Decorate With UND Pottery

There are many ways in which decorative features can be added to a room. Rather than simply go out and pick up a few meaningless pieces from the local department store, take a moment to consider some pottery from one of the most significant sources of fine pottery – University of North Dakota (UND) Pottery.

Under the tutelage of ceramic department head Margaret Cable, UND Pottery was developed to become a highly valued source of fine art pottery. Pottery that was made between the years of 1910 to 1949 and bearing the blue School of Mines seal are highly valued and representative of here high acclaim.

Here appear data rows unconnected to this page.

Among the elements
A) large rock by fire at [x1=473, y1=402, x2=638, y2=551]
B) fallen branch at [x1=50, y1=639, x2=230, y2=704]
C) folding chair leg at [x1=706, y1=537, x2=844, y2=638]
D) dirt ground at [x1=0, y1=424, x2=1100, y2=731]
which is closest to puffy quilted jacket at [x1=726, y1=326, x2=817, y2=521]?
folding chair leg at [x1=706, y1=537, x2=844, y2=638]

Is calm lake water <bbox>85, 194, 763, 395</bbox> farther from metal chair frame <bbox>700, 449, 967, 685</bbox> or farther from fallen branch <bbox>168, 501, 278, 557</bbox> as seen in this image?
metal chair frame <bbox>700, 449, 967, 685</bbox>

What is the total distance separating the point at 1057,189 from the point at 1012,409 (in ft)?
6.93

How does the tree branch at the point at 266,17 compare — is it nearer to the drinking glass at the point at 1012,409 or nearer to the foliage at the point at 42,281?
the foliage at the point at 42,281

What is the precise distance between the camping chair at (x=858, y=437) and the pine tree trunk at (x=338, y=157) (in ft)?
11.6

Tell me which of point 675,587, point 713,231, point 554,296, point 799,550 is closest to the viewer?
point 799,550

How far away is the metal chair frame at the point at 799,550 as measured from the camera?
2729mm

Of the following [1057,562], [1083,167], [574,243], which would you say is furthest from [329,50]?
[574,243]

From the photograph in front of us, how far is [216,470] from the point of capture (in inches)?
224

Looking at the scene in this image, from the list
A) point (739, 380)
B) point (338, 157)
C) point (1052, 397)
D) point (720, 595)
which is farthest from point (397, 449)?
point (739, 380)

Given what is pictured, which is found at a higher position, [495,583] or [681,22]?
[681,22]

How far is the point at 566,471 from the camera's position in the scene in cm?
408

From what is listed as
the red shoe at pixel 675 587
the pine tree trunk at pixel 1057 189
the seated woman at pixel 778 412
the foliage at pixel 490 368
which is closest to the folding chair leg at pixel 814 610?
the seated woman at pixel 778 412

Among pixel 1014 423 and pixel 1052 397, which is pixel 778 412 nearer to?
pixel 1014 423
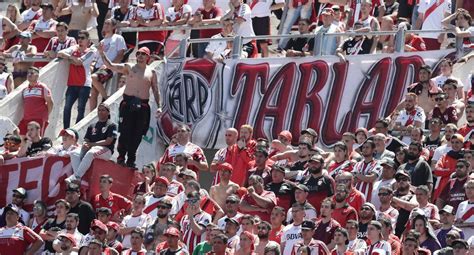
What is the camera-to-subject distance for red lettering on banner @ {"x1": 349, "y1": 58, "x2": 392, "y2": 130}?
26.1 m

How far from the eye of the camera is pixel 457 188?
22625 millimetres

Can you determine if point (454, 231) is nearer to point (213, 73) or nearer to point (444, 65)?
point (444, 65)

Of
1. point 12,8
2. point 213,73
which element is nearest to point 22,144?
point 213,73

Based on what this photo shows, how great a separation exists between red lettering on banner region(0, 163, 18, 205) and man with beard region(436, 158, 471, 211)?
602cm

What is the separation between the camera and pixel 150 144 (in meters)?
27.3

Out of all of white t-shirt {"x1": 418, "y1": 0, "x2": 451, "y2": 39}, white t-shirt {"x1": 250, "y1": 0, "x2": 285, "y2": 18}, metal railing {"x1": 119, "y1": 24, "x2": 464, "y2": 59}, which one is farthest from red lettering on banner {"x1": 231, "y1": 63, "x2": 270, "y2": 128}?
white t-shirt {"x1": 418, "y1": 0, "x2": 451, "y2": 39}

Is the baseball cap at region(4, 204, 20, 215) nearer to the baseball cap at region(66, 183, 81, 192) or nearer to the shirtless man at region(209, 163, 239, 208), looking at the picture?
the baseball cap at region(66, 183, 81, 192)

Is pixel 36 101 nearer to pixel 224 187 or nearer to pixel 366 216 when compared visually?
pixel 224 187

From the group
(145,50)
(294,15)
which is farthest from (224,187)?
(294,15)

The pottery that is made at University of North Dakota Pottery uses the high quality clay from western North Dakota. The techniques that were developed and taught have left a long legacy of fine decorative art in pottery making that is still being appreciated today.

The work that was produced by Cable can be identified by the seal that is found on each piece. This began in 1912 with a hand lettered seal in cobalt blue that was placed on the bottom of a small flower vase. By the following year this seal was placed on all works of note that were produced by UND Pottery.

Some of the most collected and keenly sought examples of North Dakota pottery feature prairie motifs with each example snapped up as they become available.

The early UND Pottery examples are representative of Art Nouveau or Art Deco influence. This gradually began to feature native flora and fauna, Indian designs and the aforementioned prairie motifs as well as farming or hunting motifs.

The decorative features of the pottery came in two forms, patterns that were painted in mineral pigments or colored glazes on the biscuit ware or designs that were carved in low relief into the surface of the damp clay vessels.

Use of the UND School of Mines seal to mark North Dakota pottery continued from 1912 until 1963.

The type of wares that were created under the UND seal included: tiles, jugs, jars, plates, bowls, vases, trays, tobacco jars, ashtrays and paperweights.

A particularly noteworthy style of pottery to come out of UND is the development of bentonite pottery. This is a monochromatic style almost exclusively featuring native American images painted in reds, browns and creams and simply sublime in its artistry.

Anyone who is looking to add some valuable decorative art pottery pieces to their home can be advised to seriously consider UND Pottery. They are a valuable part of the history of American pottery and will definitely add value as well as cultural significance to the home.